Coleen Rowley on Whistleblowers

Tonight on Tell Somebody with Tom Klammer:

With compromised legislators and others saying NSA whistleblower Edward Snowden should have gone through channels if had concerns about NSA abuses, former FBI agent and whistleblower Coleen Rowley will talk about whistleblowers and the flawed protections offered them.

About the guest:

Coleen Rowley grew up in a small town in northeast Iowa. She obtained a B.A. degree in French from Wartburg College, Waverly, Iowa and then attended the College of Law at the University of Iowa and graduated with honors in 1980 also passing the Iowa Bar Exam that summer.

In January of 1981, Rowley was appointed a Special Agent with the FBI and initially served in the Omaha, Nebraska and Jackson, Mississippi Divisions. In 1984 she was assigned to the New York Office and for over 6 years worked on Italian organized crime and Sicilian heroin drug investigations. During this time Rowley also served three separate temporary duty assignments in the Paris, France Embassy and Montreal Consulate.

In 1990 Rowley was transferred to Minneapolis where she assumed the duties of Principal Legal Advisor (now known as “Chief Division Counsel”) which entailed oversight of the Freedom of Information, Forfeiture, Victim-Witness and Community Outreach Programs as well as providing regular legal and ethics training to FBI Agents of the Division and some outside police training.

In May of 2002 Rowley brought some of the pre 9-11 lapses to light and testified to the Senate Judiciary Committee about some of the endemic problems facing the FBI and the intelligence community. Rowley was one of three whistleblowers chosen as persons of the year by TIME magazine.

In April 2003, following an unsuccessful and highly criticized attempt to warn the Director and other administration officials about the dangers of launching the invasion of Iraq, Rowley stepped down from her (GS-14) legal position to go back to being a (GS-13) FBI Special Agent. She retired from the FBI at the end of 2004 and now speaks publicly to various groups, ranging from school children to business/professional/civic groups, on two different topics: ethical decision-making and “balancing civil liberties with the need for effective investigation.”
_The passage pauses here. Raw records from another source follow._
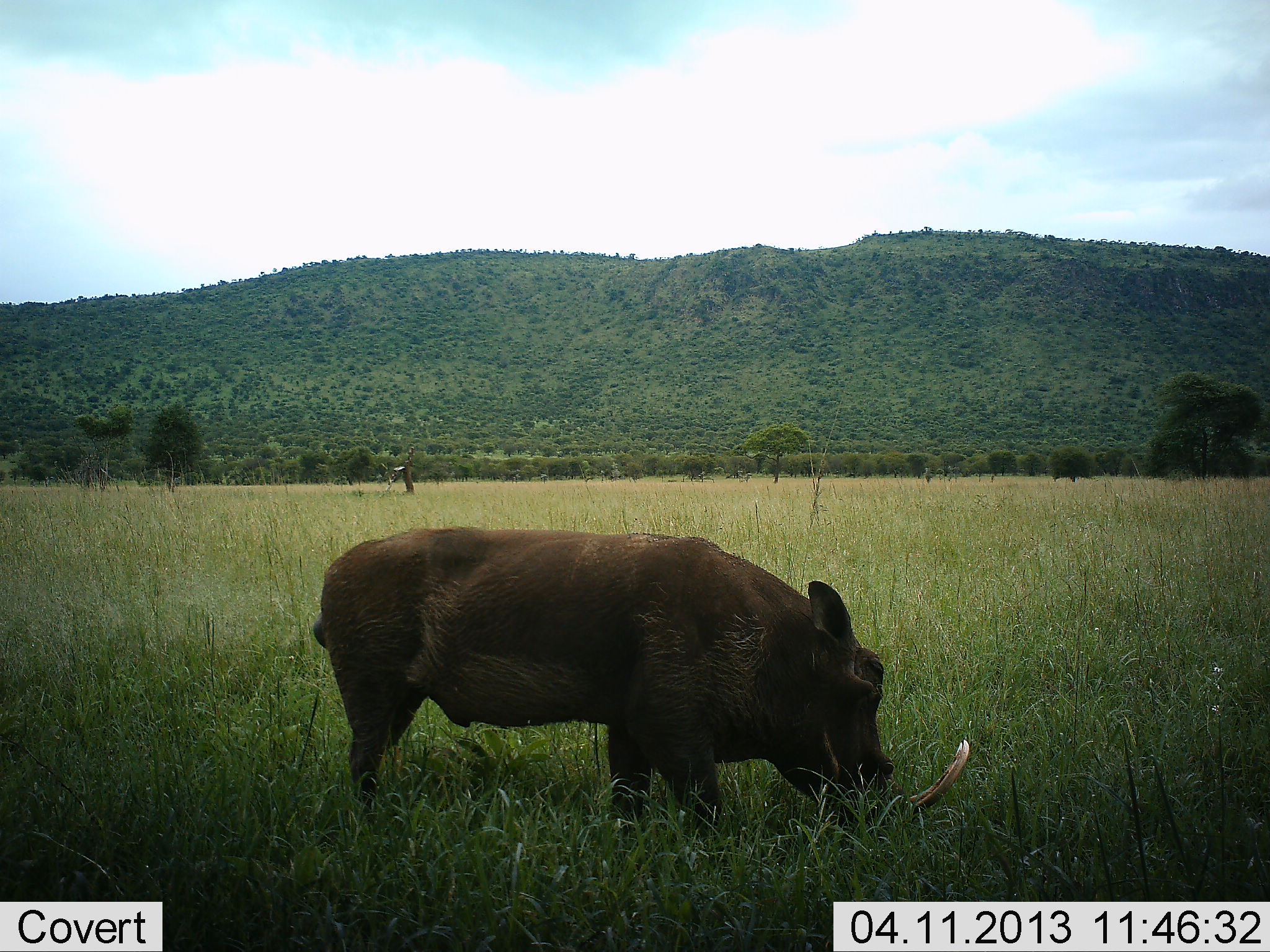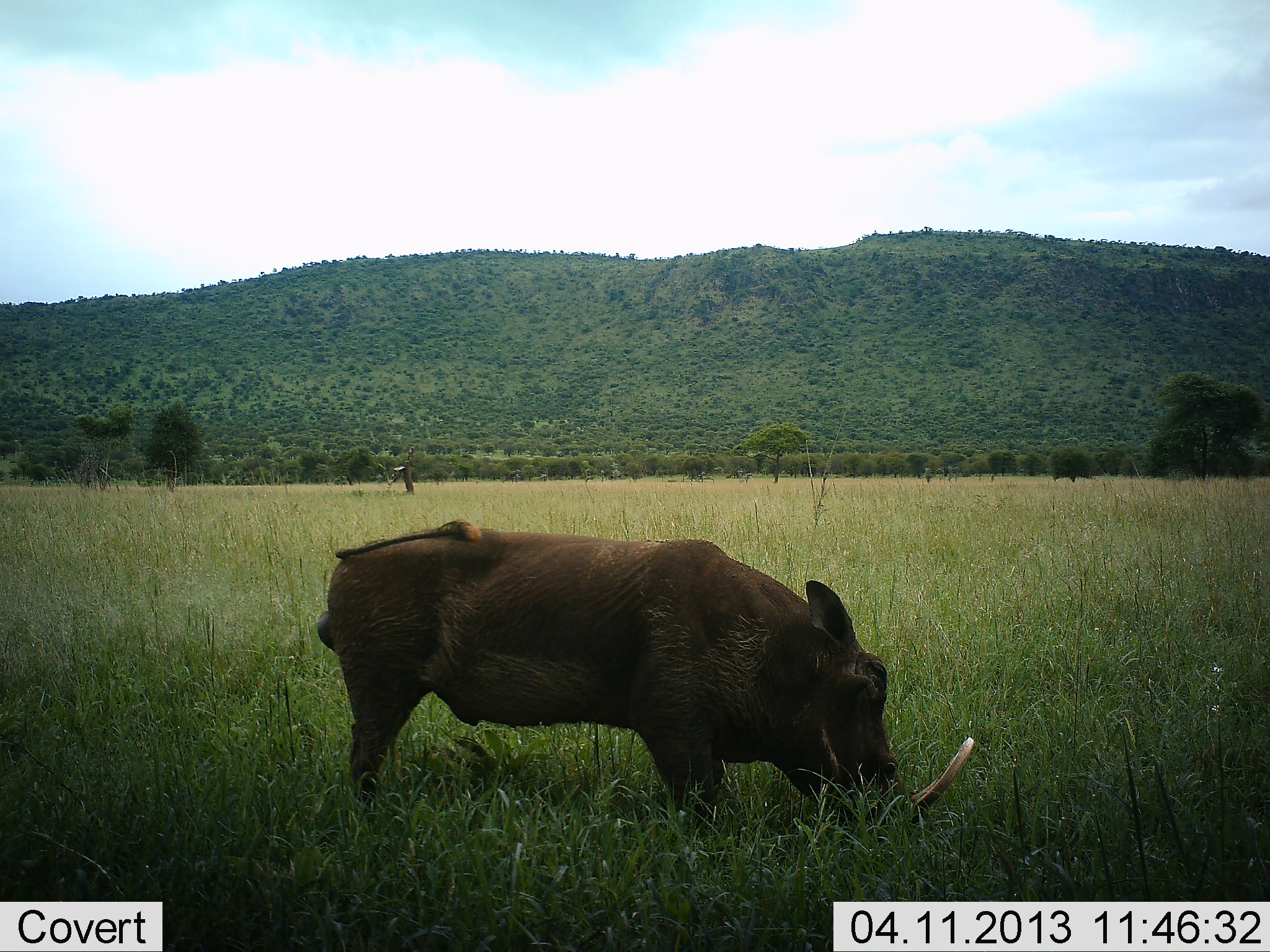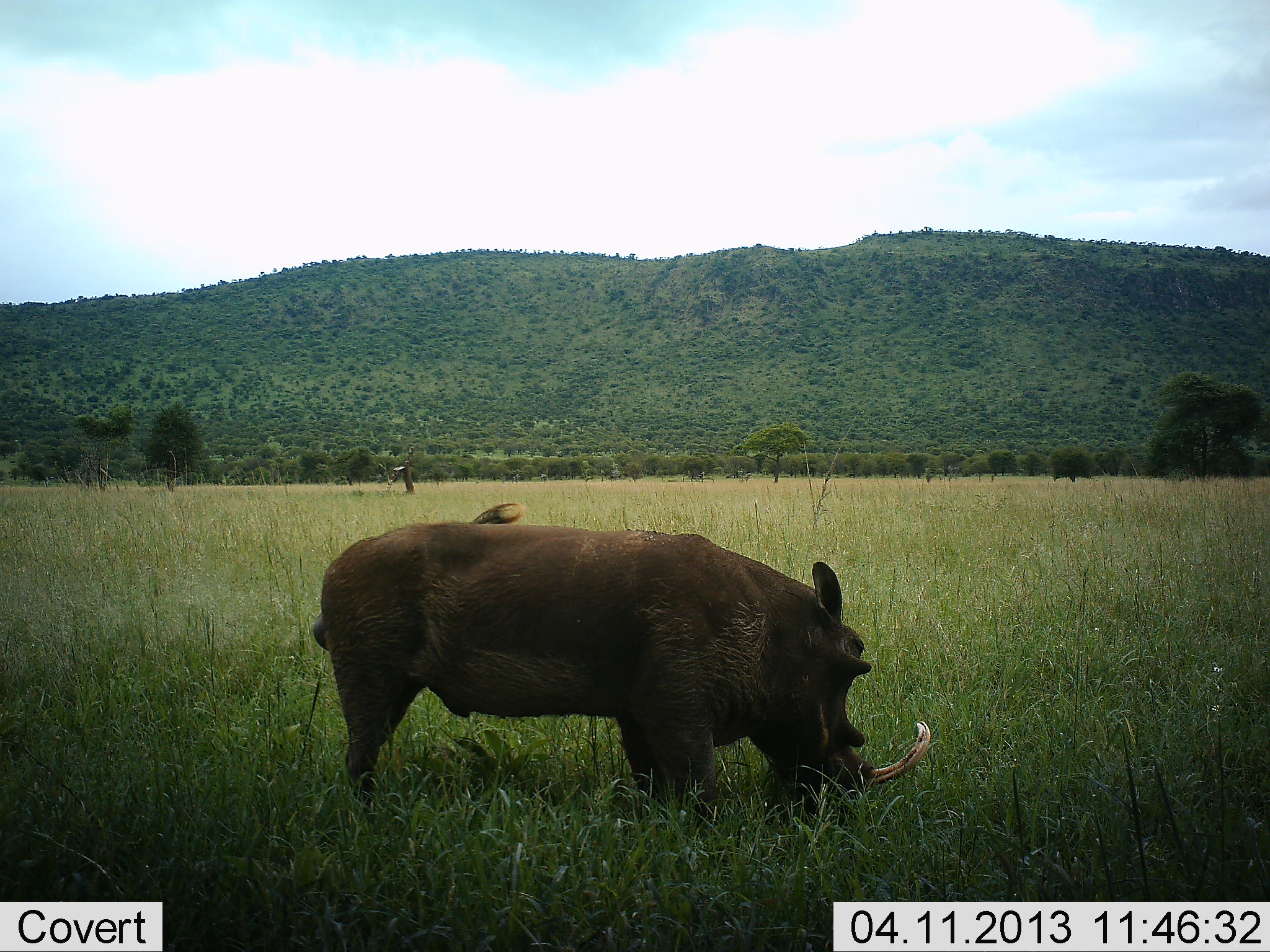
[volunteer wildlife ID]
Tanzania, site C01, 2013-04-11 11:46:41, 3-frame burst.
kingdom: Animalia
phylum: Chordata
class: Mammalia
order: Artiodactyla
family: Suidae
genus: Phacochoerus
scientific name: Phacochoerus africanus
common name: warthog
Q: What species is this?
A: Warthog (Phacochoerus africanus).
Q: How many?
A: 1.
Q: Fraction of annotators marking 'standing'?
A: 30%.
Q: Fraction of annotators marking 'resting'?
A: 0%.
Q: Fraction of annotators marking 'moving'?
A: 0%.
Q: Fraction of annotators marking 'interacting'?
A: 0%.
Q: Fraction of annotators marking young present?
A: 0%.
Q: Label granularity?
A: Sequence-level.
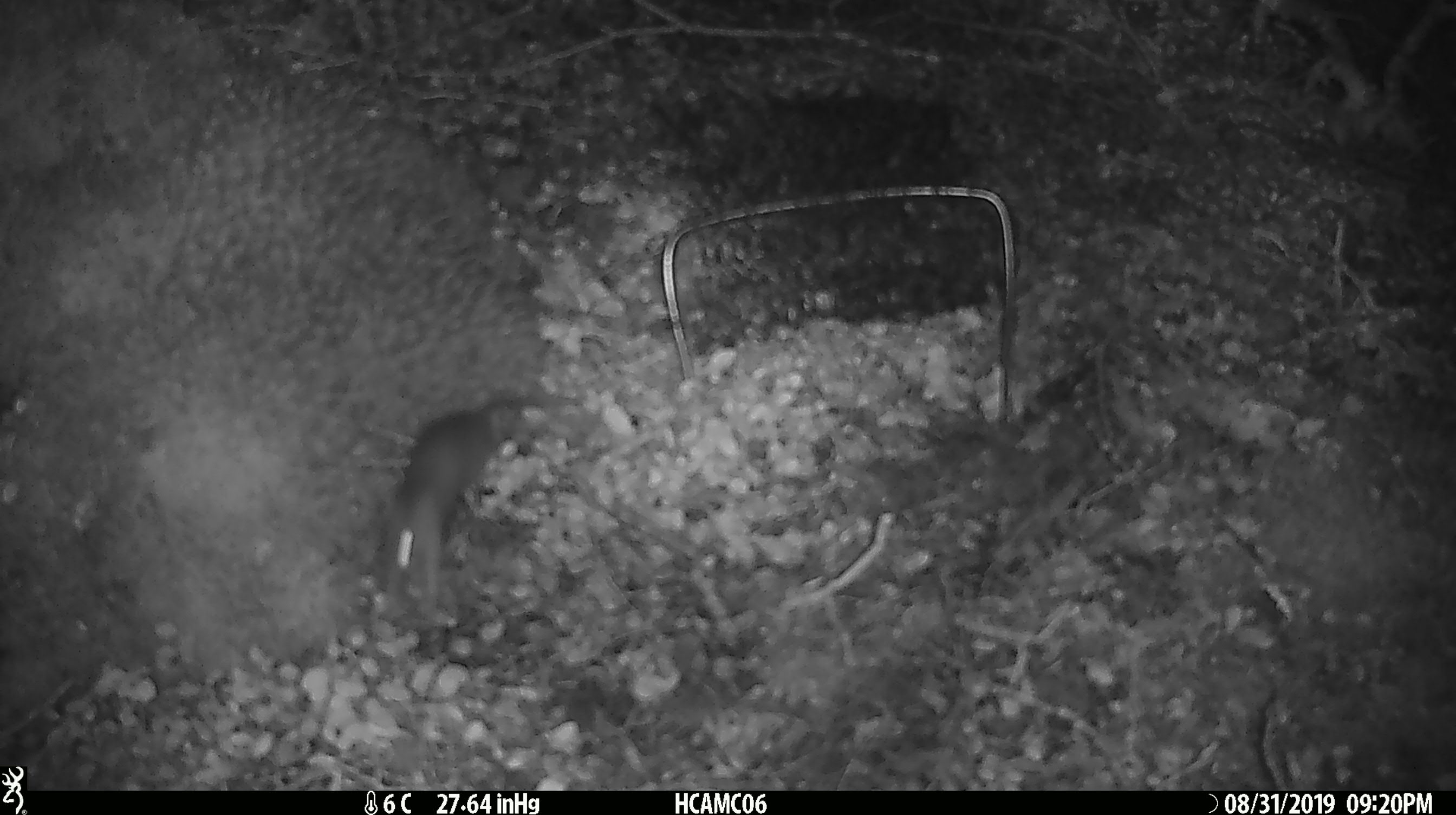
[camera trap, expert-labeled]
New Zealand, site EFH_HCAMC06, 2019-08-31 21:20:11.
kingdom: Animalia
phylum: Chordata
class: Mammalia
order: Rodentia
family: Muridae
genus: Mus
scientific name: Mus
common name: mouse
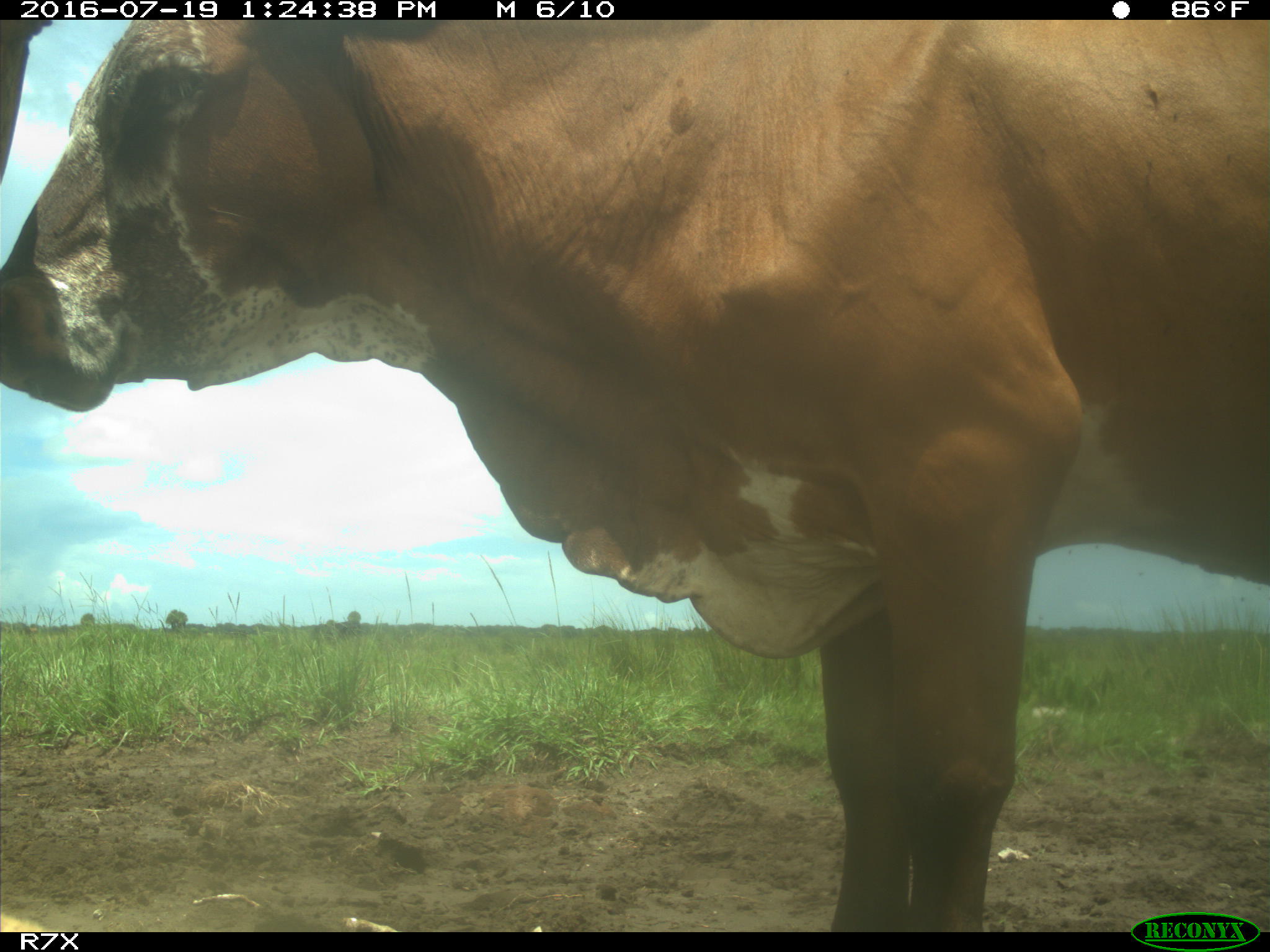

In February 2005, a majority of Minnesota congresspersons and senators nominated Rowley to serve on the Privacy and Civil Liberties Oversight Board. This Board was mandated by recent federal intelligence reform legislation implementing the recommendations of the 9-11 Commission.

Rowley has authored a chapter in a book published by the Milton Eisenhower Foundation entitled PATRIOTISM, DEMOCRACY AND COMMON SENSE: RESTORING AMERICA’S PROMISE AT HOME AND ABROAD.